Which MCP server should I start with for DevOps?

Start with the official Git MCP server — it has the lowest risk (read-only by nature), highest usefulness (every DevOps team uses git), and zero external API credentials needed. Once you are comfortable with how Claude uses MCP tools, add Kubernetes or Terraform MCP based on your primary pain point.

Do these MCP servers work with Claude Desktop or only with the Claude API?

Most of the servers listed here work with both Claude Desktop (via the mcpServers config) and with the Claude API through MCP-compatible SDKs. Claude Desktop is the easiest starting point — edit ~/.config/claude/config.json (macOS/Linux) or %APPDATA%/Claude/config.json (Windows) to add servers.

Is there a GitHub MCP server for managing pull requests and issues?

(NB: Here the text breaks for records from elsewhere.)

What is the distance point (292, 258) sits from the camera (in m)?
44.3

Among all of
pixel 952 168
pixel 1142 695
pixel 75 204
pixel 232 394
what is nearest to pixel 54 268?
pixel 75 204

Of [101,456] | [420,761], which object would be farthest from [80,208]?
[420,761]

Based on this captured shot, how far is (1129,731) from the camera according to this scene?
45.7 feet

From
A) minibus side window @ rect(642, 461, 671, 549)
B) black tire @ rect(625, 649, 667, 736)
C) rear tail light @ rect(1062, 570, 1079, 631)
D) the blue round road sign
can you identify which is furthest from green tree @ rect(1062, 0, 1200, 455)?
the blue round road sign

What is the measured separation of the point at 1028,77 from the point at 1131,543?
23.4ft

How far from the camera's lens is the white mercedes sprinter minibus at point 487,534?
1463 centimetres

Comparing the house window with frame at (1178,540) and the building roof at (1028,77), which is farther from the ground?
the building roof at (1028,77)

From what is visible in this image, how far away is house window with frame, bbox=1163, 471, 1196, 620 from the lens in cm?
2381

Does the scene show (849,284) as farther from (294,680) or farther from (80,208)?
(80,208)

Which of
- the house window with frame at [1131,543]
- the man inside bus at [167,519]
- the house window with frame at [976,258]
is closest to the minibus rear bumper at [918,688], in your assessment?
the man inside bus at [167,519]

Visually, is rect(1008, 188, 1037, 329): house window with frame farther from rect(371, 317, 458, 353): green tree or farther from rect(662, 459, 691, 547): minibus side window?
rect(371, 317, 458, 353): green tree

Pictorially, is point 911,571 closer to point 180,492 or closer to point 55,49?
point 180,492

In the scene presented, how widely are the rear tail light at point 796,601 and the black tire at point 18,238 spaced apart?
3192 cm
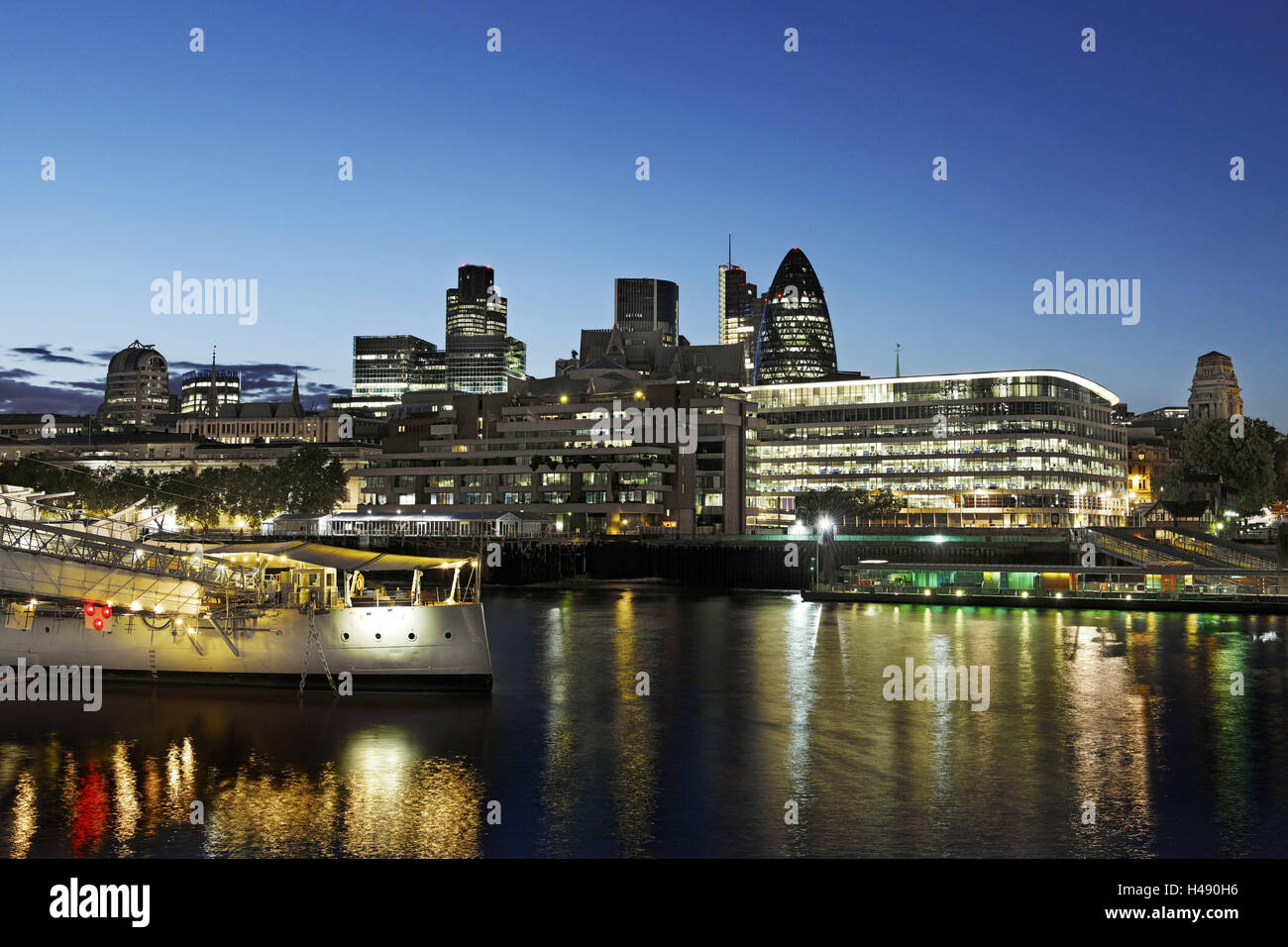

Yes — the official GitHub MCP server (from GitHub/Anthropic) lets Claude manage pull requests, issues, repositories, and workflows. Search for github in our DevOps skills directory to find it along with community alternatives.

Can I use Kubernetes MCP in a multi-cluster environment?

Yes. The Kubernetes MCP server respects your kubeconfig contexts, so you can configure it to target specific clusters. For multi-cluster setups, run separate MCP server instances per cluster (each with its own kubeconfig context) and name them clearly in your Claude configuration so Claude knows which cluster you are querying.

How do I handle secrets and credentials for cloud infrastructure MCP servers?

Never hardcode credentials in your MCP server configuration. Use environment variables or secrets managers: AWS credentials via ~/.aws/credentials or IAM roles, Kubernetes via kubeconfig with service account tokens, Terraform via workspace environment variables. The MCP server picks up credentials from standard locations — you do not need to pass them explicitly in the config.

Where to Find More DevOps MCP Servers

The DevOps MCP ecosystem is growing rapidly. New servers for ArgoCD, Helm, Datadog, PagerDuty, and more are appearing monthly. Browse the full collection in our DevOps category, filtered by stars, tags, or specific tools. Each listing includes a security grade, installation instructions, and a link to the source repository.

How to apply this guidance in real workflows

Security advice is only useful when it changes implementation behavior. After reading this article, convert the recommendations into a short operational checklist for your team. Start by identifying where the discussed risk appears in your stack today, then assign one owner for validation and one owner for rollout. Shared ownership prevents common drift where findings are acknowledged but never implemented.

Next, classify actions by urgency. Immediate controls should block critical failure paths, such as unsafe command execution, secret leakage, or unreviewed external integrations. Secondary actions can improve observability, documentation quality, and long-term resilience. Separating urgent controls from structural improvements keeps momentum high while still building durable safeguards.

Teams adopting AI agent tooling often underestimate configuration risk. Even when a package is well maintained, local setup can introduce weak points through permissive environment variables, broad network access, or unclear update practices. Use this article as a trigger to review runtime boundaries: what the tool can read, what it can execute, and what data it can send externally.

A simple post-read implementation loop

1) Capture the top three risks in plain language. 2) Add one measurable control for each risk. 3) Run a small pilot with logs enabled. 4) Review outcomes after one week and adjust policy before broad rollout. This loop keeps decisions evidence based and avoids overreaction. It also creates a repeatable pattern that works across different tools and changing vendor landscapes.

Finally, document exceptions explicitly. If you accept a risk for business reasons, record the reason, mitigation, and review date. Transparent exception handling is a major trust signal for internal stakeholders and external auditors. It also improves future decision speed because teams can reference prior reasoning instead of reopening the same debate every release cycle.

If you run recurring retrospectives, archive lessons learned from each implementation cycle. A lightweight internal knowledge base turns individual fixes into team capability and steadily lowers incident frequency over time.